Bug #13376
closed
Firewall ruleset fails to populate interface subnets/addresses if the internal interface names have been changed
0%
Description
For example if I create a config and use the internal interface name 'lan1' instead of the default 'opt1':
<lan1>
<descr><![CDATA[lan1]]></descr>
<if>vtnet2</if>
<enable></enable>
<spoofmac></spoofmac>
<ipaddr>192.168.2.10</ipaddr>
<subnet>24</subnet>
</lan1>
<rule>
<id></id>
<tracker>1658609912</tracker>
<type>pass</type>
<interface>lan1</interface>
<ipprotocol>inet</ipprotocol>
<tag></tag>
<tagged></tagged>
<max></max>
<max-src-nodes></max-src-nodes>
<max-src-conn></max-src-conn>
<max-src-states></max-src-states>
<statetimeout></statetimeout>
<statetype><![CDATA[keep state]]></statetype>
<os></os>
<protocol>tcp</protocol>
<source>
<network>lan1</network>
</source>
<destination>
<any></any>
</destination>
<descr><![CDATA[Test]]></descr>
</rule>
The resulting ruleset line shows:
# source address is empty. label "USER_RULE: Test"
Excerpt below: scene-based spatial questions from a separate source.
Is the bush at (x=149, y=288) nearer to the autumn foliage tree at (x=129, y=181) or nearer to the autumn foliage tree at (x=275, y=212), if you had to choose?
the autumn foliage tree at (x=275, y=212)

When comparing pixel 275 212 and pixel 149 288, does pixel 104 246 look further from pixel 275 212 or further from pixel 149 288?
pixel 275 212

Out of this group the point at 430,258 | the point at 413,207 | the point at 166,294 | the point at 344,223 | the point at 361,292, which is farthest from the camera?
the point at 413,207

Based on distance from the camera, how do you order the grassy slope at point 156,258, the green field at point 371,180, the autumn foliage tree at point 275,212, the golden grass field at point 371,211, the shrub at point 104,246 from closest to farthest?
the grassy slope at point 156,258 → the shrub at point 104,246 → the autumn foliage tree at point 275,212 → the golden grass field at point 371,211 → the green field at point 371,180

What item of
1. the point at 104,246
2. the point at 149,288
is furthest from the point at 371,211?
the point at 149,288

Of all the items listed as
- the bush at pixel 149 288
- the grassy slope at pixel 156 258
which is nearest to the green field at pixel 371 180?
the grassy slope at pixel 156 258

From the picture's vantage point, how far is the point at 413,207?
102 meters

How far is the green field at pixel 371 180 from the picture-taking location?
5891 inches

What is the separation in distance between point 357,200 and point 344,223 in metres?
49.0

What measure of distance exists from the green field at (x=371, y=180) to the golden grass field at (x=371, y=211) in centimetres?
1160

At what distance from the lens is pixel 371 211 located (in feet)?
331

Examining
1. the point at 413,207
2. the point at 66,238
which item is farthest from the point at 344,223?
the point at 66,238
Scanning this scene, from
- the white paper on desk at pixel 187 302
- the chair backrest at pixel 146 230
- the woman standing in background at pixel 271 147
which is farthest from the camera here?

The same rule works as expected for the default interface name, opt1.
Everything else appears to work as expected including using the lan1 subnet in other places such as the tonatsubnets table.
Tested in 22.01 and 22.05. Another user hit this in 2.6
Updated by Jim Pingle over 2 years ago
- Status changed from New to Rejected
- Target version deleted (
CE-Next) - Plus Target Version deleted (
Plus-Next)
The tags for assigned interfaces don't change like that. When changing the name of an interface it only changes the <descr>, not the tags wrapping the interface configuration. Those are always wan/lan/optX as those are the internal identifiers.
As far as I can see the only way those tags would change is if someone did so by hand when manually editing the config.xml and not from normal GUI operations.
As such that config is invalid and shouldn't be accommodated.